§ Data for this exercise:
========================
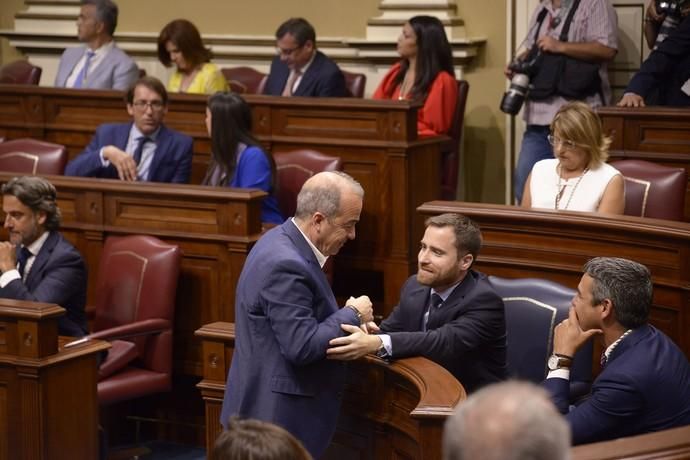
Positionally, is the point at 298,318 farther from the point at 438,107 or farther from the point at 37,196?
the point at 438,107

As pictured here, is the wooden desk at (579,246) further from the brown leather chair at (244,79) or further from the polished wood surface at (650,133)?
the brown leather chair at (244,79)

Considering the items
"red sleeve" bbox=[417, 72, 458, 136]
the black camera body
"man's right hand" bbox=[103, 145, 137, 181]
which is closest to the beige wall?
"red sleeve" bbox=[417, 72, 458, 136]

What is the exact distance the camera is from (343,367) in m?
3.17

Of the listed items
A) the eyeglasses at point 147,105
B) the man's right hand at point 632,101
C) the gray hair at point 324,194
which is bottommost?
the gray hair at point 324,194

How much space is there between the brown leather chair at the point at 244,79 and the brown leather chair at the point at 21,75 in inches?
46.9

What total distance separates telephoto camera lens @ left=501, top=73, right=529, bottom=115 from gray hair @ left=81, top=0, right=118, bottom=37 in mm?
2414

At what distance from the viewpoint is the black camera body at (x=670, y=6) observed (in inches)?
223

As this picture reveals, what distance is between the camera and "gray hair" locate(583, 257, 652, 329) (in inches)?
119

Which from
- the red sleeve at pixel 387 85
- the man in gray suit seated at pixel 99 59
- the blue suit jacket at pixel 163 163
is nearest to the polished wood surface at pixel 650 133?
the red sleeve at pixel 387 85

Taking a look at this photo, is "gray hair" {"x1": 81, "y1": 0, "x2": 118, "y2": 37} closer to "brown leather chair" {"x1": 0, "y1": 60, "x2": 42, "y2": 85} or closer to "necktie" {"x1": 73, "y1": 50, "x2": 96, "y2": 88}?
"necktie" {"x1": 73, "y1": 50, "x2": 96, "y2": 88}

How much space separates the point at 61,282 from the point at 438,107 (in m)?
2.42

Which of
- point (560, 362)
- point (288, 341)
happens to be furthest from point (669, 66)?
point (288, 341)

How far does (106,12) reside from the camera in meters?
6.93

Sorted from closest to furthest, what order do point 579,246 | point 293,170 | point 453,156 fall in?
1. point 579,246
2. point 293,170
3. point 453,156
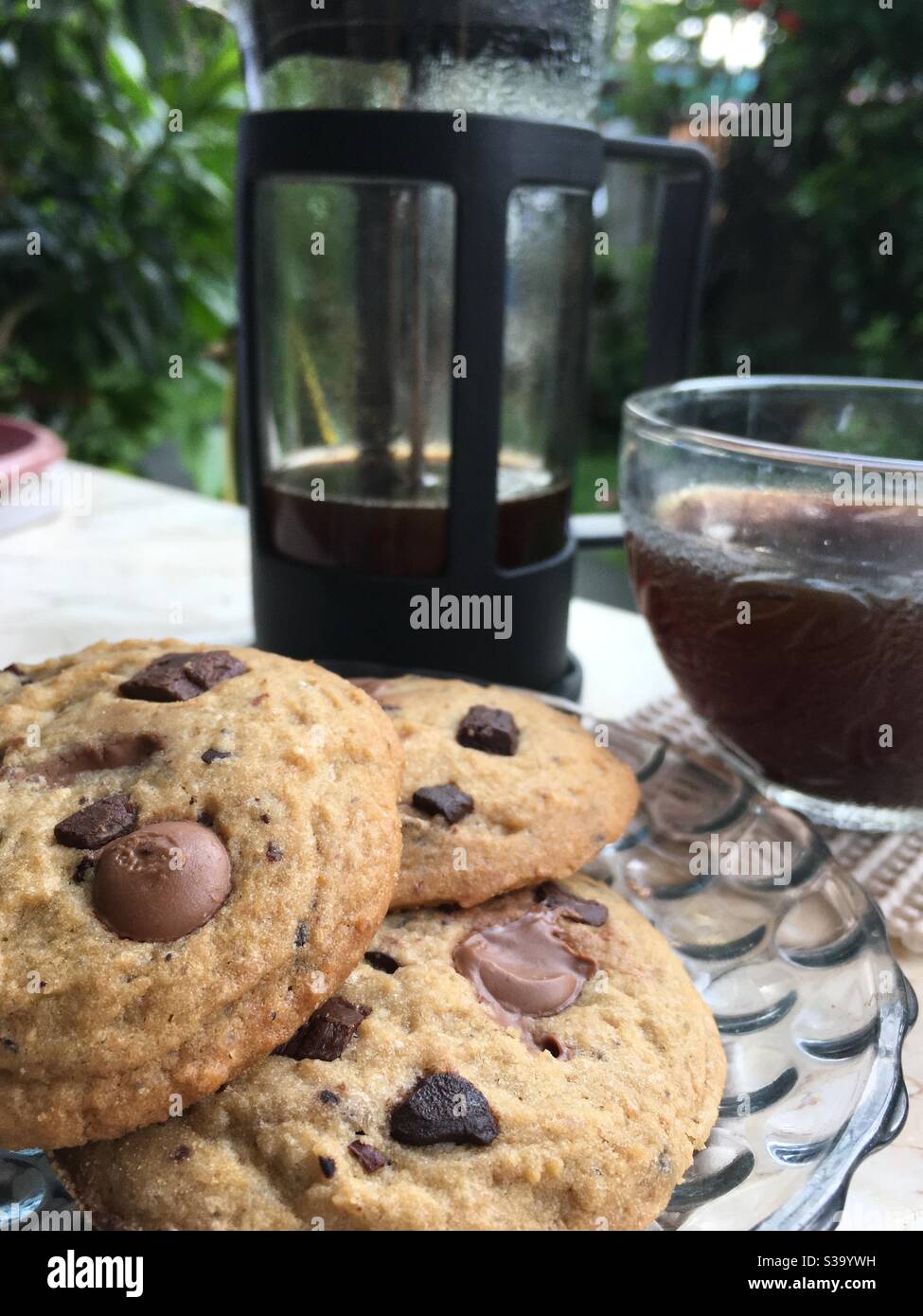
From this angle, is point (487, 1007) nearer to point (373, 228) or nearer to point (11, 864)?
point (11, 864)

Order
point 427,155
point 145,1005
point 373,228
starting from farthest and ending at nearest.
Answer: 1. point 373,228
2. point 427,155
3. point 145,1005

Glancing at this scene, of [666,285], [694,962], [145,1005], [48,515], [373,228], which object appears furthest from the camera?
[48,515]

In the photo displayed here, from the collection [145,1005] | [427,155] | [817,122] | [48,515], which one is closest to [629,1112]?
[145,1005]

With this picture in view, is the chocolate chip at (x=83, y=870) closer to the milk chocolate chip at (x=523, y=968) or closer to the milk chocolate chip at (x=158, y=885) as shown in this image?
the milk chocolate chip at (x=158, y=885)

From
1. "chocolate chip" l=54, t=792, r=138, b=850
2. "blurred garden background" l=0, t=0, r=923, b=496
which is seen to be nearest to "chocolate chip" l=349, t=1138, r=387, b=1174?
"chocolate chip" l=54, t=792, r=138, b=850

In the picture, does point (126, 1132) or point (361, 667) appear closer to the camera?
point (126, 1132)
========================
§ Work to be completed: Rewrite all of the items above, replacing "polished wood surface" with "glossy wooden tabletop" and leaving everything else unchanged. Omit the pictures from your answer.

§ Answer to this exercise:
Positionally, is the point at 298,318 farther from the point at 438,107 or farther from the point at 37,196?
the point at 438,107

As pictured here, is the wooden desk at (579,246) further from the brown leather chair at (244,79) or further from the glossy wooden tabletop at (650,133)?
the brown leather chair at (244,79)

Considering the items
"red sleeve" bbox=[417, 72, 458, 136]
the black camera body
"man's right hand" bbox=[103, 145, 137, 181]
which is closest to the beige wall?
"red sleeve" bbox=[417, 72, 458, 136]

What is the exact distance the camera is from (343,367) in m?
3.17

Of the listed items
A) the eyeglasses at point 147,105
B) the man's right hand at point 632,101
C) the gray hair at point 324,194
which is bottommost?
the gray hair at point 324,194

How much space is there between the brown leather chair at the point at 244,79 and the brown leather chair at the point at 21,75 in inches?
46.9

What total distance separates telephoto camera lens @ left=501, top=73, right=529, bottom=115 from gray hair @ left=81, top=0, right=118, bottom=37 in mm?
2414

At what distance from the viewpoint is the black camera body at (x=670, y=6) observed (in inches)?
223

As this picture reveals, what distance is between the camera and "gray hair" locate(583, 257, 652, 329) (in inches)?
119

Which from
- the red sleeve at pixel 387 85
- the man in gray suit seated at pixel 99 59
- the blue suit jacket at pixel 163 163
is nearest to the glossy wooden tabletop at pixel 650 133?
the red sleeve at pixel 387 85

Taking a look at this photo, is "gray hair" {"x1": 81, "y1": 0, "x2": 118, "y2": 37} closer to "brown leather chair" {"x1": 0, "y1": 60, "x2": 42, "y2": 85} or closer to "necktie" {"x1": 73, "y1": 50, "x2": 96, "y2": 88}?
"necktie" {"x1": 73, "y1": 50, "x2": 96, "y2": 88}

How much space separates the point at 61,282 from the point at 438,107 (in m)?
2.42

Which of
- point (560, 362)
- point (288, 341)
happens to be furthest from point (669, 66)?
point (288, 341)

How far does (106,12) reside from the camera in meters?
6.93

Sorted from closest to furthest, what order do point 579,246 | point 293,170 | point 453,156 fall in?
1. point 579,246
2. point 293,170
3. point 453,156
From this angle, is point (487, 1007) nearer to point (373, 228) or nearer to point (11, 864)?
point (11, 864)

Order
point 427,155
point 145,1005
point 373,228
starting from farthest and ending at nearest.
Answer: 1. point 373,228
2. point 427,155
3. point 145,1005

Glancing at this scene, of [666,285], [694,962], [145,1005], [48,515], [373,228], which object appears furthest from the camera?
[48,515]

In the photo displayed here, from the collection [145,1005] | [427,155] | [817,122] | [48,515], which one is closest to [629,1112]?
[145,1005]

With this picture in view, is the chocolate chip at (x=83, y=870) closer to the milk chocolate chip at (x=523, y=968) or closer to the milk chocolate chip at (x=158, y=885) as shown in this image?
the milk chocolate chip at (x=158, y=885)

From
1. "chocolate chip" l=54, t=792, r=138, b=850
2. "blurred garden background" l=0, t=0, r=923, b=496
which is seen to be nearest to "chocolate chip" l=349, t=1138, r=387, b=1174?
"chocolate chip" l=54, t=792, r=138, b=850

In the picture, does point (126, 1132) or point (361, 667) appear closer to the camera?
point (126, 1132)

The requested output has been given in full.